1. Does US 4,567,264 cover only the free base?
   No. Each claim also covers pharmaceutically acceptable esters and acid addition salts of the claimed compounds.

2. What differentiates claim 1 from claim 2 and claim 3?
   The claimed difference is the substituent corresponding to R6 on the phenoxy ring: hydrogen (claim 1), methoxy (claim 2), and cyano (claim 3), with all other specified R-groups remaining fixed by the claim.

3. Can a generic avoid infringement by switching to a different salt form?
   Not if the salt is a pharmaceutically acceptable acid addition salt of the claimed compound, because the claims expressly include those salts.

4. Is the patent a broad Markush genus over many analogs?
   Based on the provided claim R-group constraints and the explicit named embodiments, it functions as a narrow, substitution-controlled set rather than a wide open-ended genus.
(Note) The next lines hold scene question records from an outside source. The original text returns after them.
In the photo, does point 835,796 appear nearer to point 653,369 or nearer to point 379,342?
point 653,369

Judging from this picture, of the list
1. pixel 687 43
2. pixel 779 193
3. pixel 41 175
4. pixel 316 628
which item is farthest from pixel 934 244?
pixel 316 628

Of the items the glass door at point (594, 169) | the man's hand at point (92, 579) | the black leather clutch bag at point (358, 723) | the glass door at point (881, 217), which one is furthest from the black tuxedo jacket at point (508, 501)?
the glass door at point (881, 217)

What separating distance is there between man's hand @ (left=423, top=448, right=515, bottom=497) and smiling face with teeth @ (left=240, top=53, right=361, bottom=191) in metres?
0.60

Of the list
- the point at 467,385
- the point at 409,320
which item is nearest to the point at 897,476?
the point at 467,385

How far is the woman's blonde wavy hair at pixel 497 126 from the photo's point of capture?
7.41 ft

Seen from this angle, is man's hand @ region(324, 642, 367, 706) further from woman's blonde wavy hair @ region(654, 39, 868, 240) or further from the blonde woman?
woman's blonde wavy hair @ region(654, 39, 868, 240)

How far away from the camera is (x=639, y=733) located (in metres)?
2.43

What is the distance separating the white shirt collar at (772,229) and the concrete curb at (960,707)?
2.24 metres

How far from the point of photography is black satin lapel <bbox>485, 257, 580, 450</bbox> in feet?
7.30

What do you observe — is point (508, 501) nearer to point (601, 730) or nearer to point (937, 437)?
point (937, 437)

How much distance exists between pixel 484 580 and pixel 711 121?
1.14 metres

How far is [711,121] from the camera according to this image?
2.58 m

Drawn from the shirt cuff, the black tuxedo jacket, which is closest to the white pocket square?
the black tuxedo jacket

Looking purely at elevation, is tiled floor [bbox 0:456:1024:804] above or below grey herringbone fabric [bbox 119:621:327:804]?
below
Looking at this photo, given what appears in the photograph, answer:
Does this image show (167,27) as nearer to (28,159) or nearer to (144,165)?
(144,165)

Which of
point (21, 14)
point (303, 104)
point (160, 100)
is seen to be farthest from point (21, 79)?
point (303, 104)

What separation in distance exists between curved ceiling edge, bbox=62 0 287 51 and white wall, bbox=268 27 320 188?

5. What is the most likely portfolio role of this patent in the U.S.?
   It is a compound-layer asset that blocks marketing of the exact claimed active ingredient(s) and their claimed salt/ester derivatives; other layers (formulation/method/process) would typically be covered only by separate patents if present.

References

[1] User-provided claim text for United States Drug Patent 4,567,264 (claims 1 to 3).